The Corbin Tourism and Convention Commission is considering a request for $55,000 to match money budgeted by the city of Corbin to help broaden a "master plan" for improvements to Main Street and beyond.
During the commission's regular monthly meeting Monday, Corbin Main Street Manager Andy Salmons provided members of the board provocative, albeit speculative, illustrations of physical improvements that could be made to the town's core business district, as well as to the main thoroughfares leading into the city.
Bike lanes along Cumberland Falls Hwy.
Little used alleys and side streets turned into boutique shops and cafés.
Tasteful landscaping and green space in place of concrete and blight.
Miles of walking and biking trails.
"There's no guarantees," Salmons noted as he presented the ideas to the commission. "It's just some ideas to throw out there to improve our community."
The city has budgeted $55,000 this fiscal year for the crafting of a streetscape plan for Main Street. The plan is typically used in order to secure lucrative grants aimed at implementation of the proposed changes. Corbin joined the Renaissance on Main program in 2008 in hopes of reinvigorating its downtown area, but since that time no plan has been produced.
Salmons signaled clearly he means to change that, and asked Tourism board members to match the city's stake with an additional $55,000 in order to make a plan that would extend out past the town's core area down Cumberland Falls Hwy. and Master Street.
Salmons said they city plans to solicit bids in the near future for architectural and engineering firms to create the plan for the city. He said implementation would then be a "multi-year, multi-phase" project that could last a decade or more.
"I just feel like this is a logical extension of what we are doing," Salmons told the board, in an effort to convince them to pledge the funds.
"I think we need to do these things to bring our community into the future."
Salmons and Corbin City Manager Marlon Sams said they both envision turning Corbin into a more outdoor, recreation-friendly community with plenty of trails and areas for biking and walking or running. Both said they hoped Corbin would be recognized as a designated "Trail Town" by the state - part of a new program aimed to encourage Kentucky communities to build more trails suited to outdoor exercise.
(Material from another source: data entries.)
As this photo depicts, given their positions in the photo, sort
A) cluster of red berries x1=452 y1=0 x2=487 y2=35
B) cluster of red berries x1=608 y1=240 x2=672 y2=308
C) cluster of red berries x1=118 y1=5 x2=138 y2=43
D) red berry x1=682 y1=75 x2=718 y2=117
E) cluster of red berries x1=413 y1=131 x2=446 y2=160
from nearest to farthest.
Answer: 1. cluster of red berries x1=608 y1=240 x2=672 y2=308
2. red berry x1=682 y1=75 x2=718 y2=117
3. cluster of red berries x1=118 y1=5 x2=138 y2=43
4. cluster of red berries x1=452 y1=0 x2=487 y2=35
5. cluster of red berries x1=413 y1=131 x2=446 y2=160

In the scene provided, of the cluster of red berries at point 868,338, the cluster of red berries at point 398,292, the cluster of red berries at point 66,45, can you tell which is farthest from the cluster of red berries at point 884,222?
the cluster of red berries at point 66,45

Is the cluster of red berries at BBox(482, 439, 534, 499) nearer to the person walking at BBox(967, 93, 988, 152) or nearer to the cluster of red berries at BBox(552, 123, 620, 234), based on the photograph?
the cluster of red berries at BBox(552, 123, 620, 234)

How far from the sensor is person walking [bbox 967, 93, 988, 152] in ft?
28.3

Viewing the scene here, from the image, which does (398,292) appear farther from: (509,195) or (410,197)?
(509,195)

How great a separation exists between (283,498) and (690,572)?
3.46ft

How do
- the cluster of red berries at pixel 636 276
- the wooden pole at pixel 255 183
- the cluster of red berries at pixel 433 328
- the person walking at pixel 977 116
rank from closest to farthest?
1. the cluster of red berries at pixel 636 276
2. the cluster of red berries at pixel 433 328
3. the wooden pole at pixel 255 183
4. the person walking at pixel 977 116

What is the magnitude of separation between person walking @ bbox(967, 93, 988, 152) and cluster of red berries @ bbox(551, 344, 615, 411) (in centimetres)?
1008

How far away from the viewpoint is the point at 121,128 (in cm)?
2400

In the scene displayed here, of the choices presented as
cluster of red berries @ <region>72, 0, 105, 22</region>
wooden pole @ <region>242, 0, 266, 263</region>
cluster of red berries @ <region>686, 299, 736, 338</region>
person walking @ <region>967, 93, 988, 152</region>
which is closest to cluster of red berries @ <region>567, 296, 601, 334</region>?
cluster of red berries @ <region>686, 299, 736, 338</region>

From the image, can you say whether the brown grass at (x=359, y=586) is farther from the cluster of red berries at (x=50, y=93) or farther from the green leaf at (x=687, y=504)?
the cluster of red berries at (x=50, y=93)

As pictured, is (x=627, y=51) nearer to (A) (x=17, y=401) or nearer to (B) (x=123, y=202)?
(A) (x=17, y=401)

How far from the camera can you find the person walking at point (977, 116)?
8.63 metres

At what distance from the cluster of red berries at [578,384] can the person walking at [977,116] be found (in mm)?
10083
Currently, the city has a plan in the works to create a one-mile path for such use along Bacon Creek. Sams said it could easily be extended in the future.
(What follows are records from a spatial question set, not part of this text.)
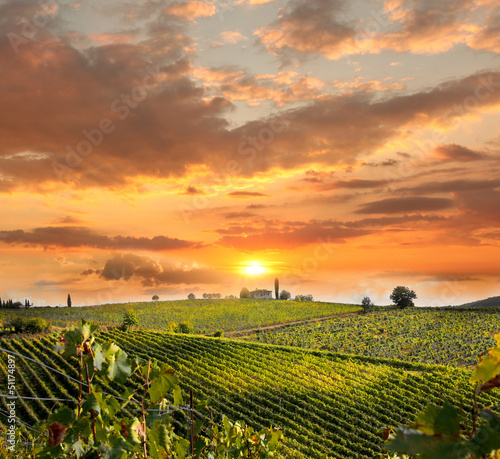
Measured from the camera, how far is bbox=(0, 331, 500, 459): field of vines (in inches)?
944

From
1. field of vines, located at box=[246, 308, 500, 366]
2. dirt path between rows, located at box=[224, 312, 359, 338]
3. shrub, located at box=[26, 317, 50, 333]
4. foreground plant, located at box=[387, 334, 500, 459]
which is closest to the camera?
foreground plant, located at box=[387, 334, 500, 459]

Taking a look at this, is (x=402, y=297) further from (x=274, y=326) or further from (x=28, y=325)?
(x=28, y=325)

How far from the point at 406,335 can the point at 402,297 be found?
76.9 ft

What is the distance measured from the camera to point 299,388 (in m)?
30.2

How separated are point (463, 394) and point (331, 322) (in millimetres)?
38364

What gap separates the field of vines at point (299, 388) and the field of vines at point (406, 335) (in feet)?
22.5

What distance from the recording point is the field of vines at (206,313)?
70375 millimetres

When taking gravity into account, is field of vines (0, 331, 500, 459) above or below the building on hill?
below

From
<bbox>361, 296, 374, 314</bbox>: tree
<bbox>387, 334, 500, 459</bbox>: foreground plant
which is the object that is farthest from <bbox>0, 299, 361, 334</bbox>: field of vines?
<bbox>387, 334, 500, 459</bbox>: foreground plant

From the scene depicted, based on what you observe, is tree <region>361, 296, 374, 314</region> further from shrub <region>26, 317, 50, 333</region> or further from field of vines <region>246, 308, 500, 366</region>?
shrub <region>26, 317, 50, 333</region>

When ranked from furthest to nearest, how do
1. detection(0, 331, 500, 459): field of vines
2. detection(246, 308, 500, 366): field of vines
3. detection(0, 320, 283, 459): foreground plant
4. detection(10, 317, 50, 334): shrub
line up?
detection(10, 317, 50, 334): shrub → detection(246, 308, 500, 366): field of vines → detection(0, 331, 500, 459): field of vines → detection(0, 320, 283, 459): foreground plant

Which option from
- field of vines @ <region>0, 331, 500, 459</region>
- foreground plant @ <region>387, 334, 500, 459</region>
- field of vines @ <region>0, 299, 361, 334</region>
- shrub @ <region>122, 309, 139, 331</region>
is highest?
foreground plant @ <region>387, 334, 500, 459</region>

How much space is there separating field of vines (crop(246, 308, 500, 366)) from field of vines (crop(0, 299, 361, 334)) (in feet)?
29.8

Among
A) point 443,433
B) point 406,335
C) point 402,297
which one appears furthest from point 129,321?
point 443,433
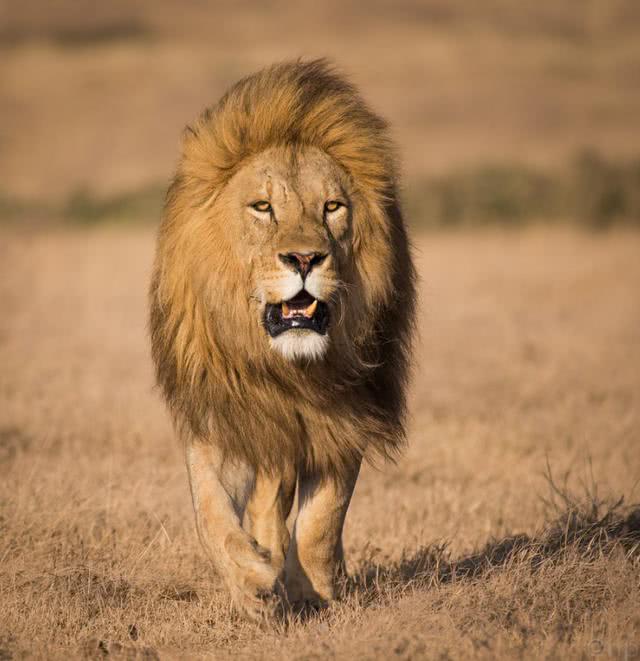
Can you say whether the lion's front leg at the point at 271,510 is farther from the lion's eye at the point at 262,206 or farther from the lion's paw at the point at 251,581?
the lion's eye at the point at 262,206

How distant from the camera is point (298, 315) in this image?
3.49 m

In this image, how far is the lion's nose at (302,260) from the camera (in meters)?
3.44

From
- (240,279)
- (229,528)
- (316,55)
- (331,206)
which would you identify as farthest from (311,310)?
(316,55)

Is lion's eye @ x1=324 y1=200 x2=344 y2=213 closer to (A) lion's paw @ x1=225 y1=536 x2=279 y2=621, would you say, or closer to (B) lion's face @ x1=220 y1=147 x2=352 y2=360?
(B) lion's face @ x1=220 y1=147 x2=352 y2=360

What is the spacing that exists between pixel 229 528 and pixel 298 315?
659 millimetres

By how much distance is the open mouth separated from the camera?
11.4 ft

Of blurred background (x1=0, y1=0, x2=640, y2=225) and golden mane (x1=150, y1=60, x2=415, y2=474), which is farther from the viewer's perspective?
blurred background (x1=0, y1=0, x2=640, y2=225)

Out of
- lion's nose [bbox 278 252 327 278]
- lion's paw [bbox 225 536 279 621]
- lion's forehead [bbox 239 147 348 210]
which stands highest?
lion's forehead [bbox 239 147 348 210]

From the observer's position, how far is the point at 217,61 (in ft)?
134

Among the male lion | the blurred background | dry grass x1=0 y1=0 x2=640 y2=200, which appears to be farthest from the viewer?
dry grass x1=0 y1=0 x2=640 y2=200

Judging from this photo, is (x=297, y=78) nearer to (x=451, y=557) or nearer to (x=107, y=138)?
(x=451, y=557)

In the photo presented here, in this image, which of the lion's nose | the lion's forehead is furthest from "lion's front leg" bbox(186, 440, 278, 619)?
the lion's forehead

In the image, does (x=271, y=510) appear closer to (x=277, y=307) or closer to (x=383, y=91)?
(x=277, y=307)

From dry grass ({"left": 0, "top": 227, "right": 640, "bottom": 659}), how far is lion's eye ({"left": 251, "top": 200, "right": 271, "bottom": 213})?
48.4 inches
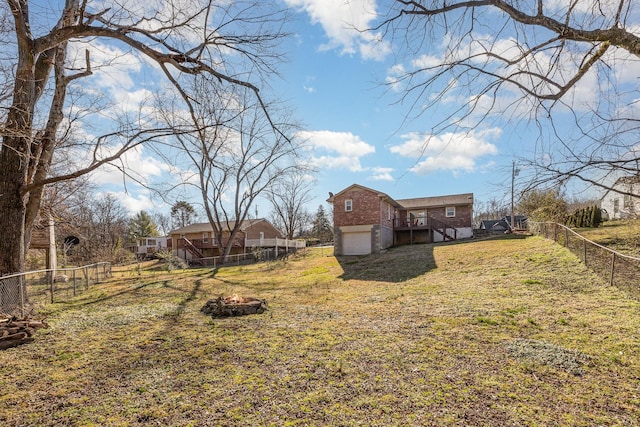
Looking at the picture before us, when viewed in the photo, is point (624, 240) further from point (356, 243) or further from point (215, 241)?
point (215, 241)

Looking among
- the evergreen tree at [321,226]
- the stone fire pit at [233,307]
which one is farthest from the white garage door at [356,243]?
the evergreen tree at [321,226]

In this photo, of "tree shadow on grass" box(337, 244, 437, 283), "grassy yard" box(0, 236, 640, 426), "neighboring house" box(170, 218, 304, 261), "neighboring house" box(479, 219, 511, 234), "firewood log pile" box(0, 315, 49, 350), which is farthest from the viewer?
"neighboring house" box(170, 218, 304, 261)

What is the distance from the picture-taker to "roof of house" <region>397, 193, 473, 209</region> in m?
26.7

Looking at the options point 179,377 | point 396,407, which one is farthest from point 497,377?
point 179,377

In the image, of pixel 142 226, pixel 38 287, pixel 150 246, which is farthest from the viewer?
pixel 142 226

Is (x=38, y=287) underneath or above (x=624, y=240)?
underneath

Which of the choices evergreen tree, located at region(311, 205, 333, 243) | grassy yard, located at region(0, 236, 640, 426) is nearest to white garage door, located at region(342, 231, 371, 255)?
grassy yard, located at region(0, 236, 640, 426)

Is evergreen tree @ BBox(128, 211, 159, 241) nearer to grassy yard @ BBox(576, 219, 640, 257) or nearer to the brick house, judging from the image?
the brick house

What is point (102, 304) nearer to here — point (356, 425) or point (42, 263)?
point (356, 425)

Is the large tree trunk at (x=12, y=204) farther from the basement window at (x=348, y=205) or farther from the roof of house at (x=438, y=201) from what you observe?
the roof of house at (x=438, y=201)

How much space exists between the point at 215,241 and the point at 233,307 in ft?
89.1

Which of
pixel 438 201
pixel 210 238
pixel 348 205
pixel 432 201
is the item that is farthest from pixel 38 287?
pixel 432 201

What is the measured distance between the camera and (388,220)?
24.5 m

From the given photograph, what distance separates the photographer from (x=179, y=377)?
4156 millimetres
The commission took the funding request under advisement.
In other business, the commission:
• Approved $3,500 for fall decorations downtown, and $2,500 to help fund Octoberfest.
• Heard a financial report from board accountant Kyle Perkins.
Perkins said the commission was currently being audited for the past fiscal year, and that the results of the audit should be available by next month's meeting.
For the first quarter of the most current fiscal year, receipts from the city's restaurant tax were more than expected at $266,497.
Perkins also noted that three motels were currently delinquent on payments of the town's transient tax. Landmark Inn has not paid since the second quarter of 2011. Mountain View Lodge has not paid since the fourth quarter of 2011. Best Western hasn't paid for the first quarter of 2012.
Commission member Alan Onkst made a motion to inform the city's Board of Commissioners of the delinquencies and to ask that legal action be taken against Landmark Inn and Mountain View Lodge. The measure passed unanimously.
• Agreed to takeover maintenance of Sanders Park.
• Agreed to maintain decorative planters at the Corbin Public Library.